Goal of the exercise - Copy the listing below, swapping every "blue sponsor banner" for "advertising board" and leaving all other text as it is. Omit the pictures from your copy.
--- Begin Entries ---
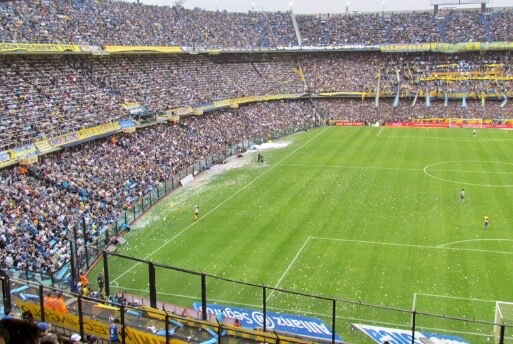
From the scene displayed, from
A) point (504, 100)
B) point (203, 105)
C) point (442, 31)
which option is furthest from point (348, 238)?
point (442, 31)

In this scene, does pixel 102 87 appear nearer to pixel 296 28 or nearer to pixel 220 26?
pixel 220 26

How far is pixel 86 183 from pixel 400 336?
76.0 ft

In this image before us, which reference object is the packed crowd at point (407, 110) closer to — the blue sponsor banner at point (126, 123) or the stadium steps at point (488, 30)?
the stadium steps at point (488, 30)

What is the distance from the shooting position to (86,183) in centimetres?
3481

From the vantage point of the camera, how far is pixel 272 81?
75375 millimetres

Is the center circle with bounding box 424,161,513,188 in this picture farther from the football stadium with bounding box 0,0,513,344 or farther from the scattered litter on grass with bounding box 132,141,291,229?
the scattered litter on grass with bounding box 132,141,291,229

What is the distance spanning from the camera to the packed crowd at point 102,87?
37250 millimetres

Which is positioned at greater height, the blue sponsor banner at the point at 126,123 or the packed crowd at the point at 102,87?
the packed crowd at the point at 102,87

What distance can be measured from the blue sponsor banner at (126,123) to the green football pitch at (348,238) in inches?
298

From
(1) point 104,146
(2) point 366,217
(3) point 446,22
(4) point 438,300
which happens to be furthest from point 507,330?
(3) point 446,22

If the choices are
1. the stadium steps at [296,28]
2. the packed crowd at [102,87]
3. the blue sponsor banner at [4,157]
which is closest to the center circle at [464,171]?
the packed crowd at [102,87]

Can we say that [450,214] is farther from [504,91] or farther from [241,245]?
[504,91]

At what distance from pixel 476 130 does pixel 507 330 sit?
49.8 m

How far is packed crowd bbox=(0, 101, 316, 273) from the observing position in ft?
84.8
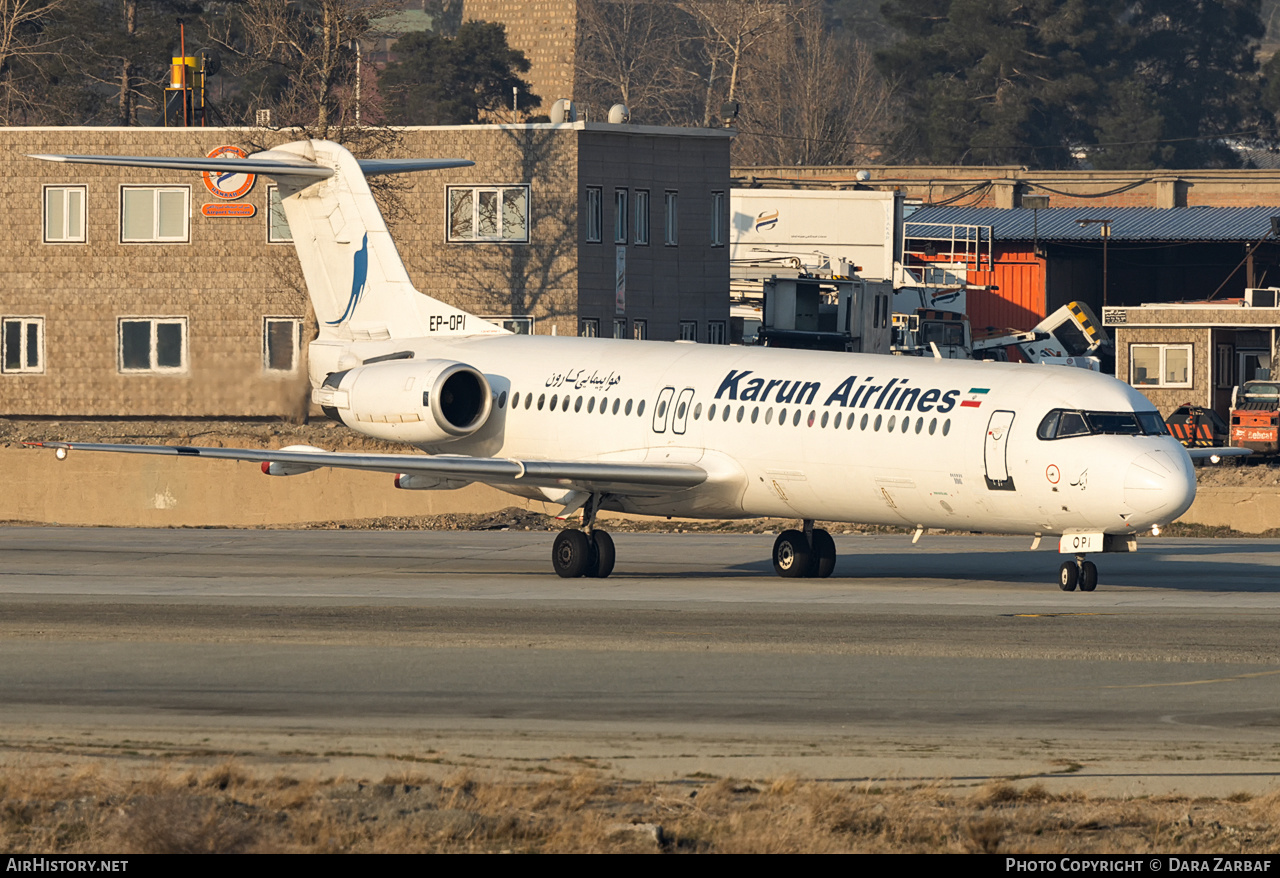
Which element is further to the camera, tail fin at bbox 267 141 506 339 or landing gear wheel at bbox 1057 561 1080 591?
--- End Entries ---
Response below -
From the scene displayed, from
A) point (504, 100)
B) point (203, 105)
C) point (442, 31)
which option is furthest from point (348, 238)?
point (442, 31)

In this scene, does pixel 102 87 appear nearer to pixel 296 28 or nearer to pixel 220 26?
pixel 220 26

How far is pixel 86 183 from pixel 400 336?
76.0 ft

In this image before us, which reference object is the packed crowd at point (407, 110) closer to — the advertising board at point (126, 123) or the stadium steps at point (488, 30)?
the stadium steps at point (488, 30)

What is the distance from the shooting position to (86,183) in centimetres?
3481

From the vantage point of the camera, how far is pixel 272 81?
75375 millimetres

Is the center circle with bounding box 424,161,513,188 in this picture farther from the football stadium with bounding box 0,0,513,344 or farther from the scattered litter on grass with bounding box 132,141,291,229?
the scattered litter on grass with bounding box 132,141,291,229

What is the distance spanning from the camera to the packed crowd at point 102,87?
37250 millimetres

Which is positioned at greater height, the advertising board at the point at 126,123 or the packed crowd at the point at 102,87?
the packed crowd at the point at 102,87

What distance can be measured from the advertising board at (126,123) to the green football pitch at (348,238) in inches?
298

From
(1) point 104,146
(2) point 366,217
(3) point 446,22
(4) point 438,300
which happens to be furthest from point 507,330?
(3) point 446,22

If the choices are
1. the stadium steps at [296,28]
2. the packed crowd at [102,87]
3. the advertising board at [4,157]
which is closest to the center circle at [464,171]?
the packed crowd at [102,87]

Can we say that [450,214] is farther from [504,91] or farther from [241,245]?
[504,91]

At what distance from pixel 476 130 does pixel 507 330 sit?
49.8 m

How far is packed crowd bbox=(0, 101, 316, 273) from the observing position in ft?
84.8
Which element is further to the camera, tail fin at bbox 267 141 506 339 or landing gear wheel at bbox 1057 561 1080 591?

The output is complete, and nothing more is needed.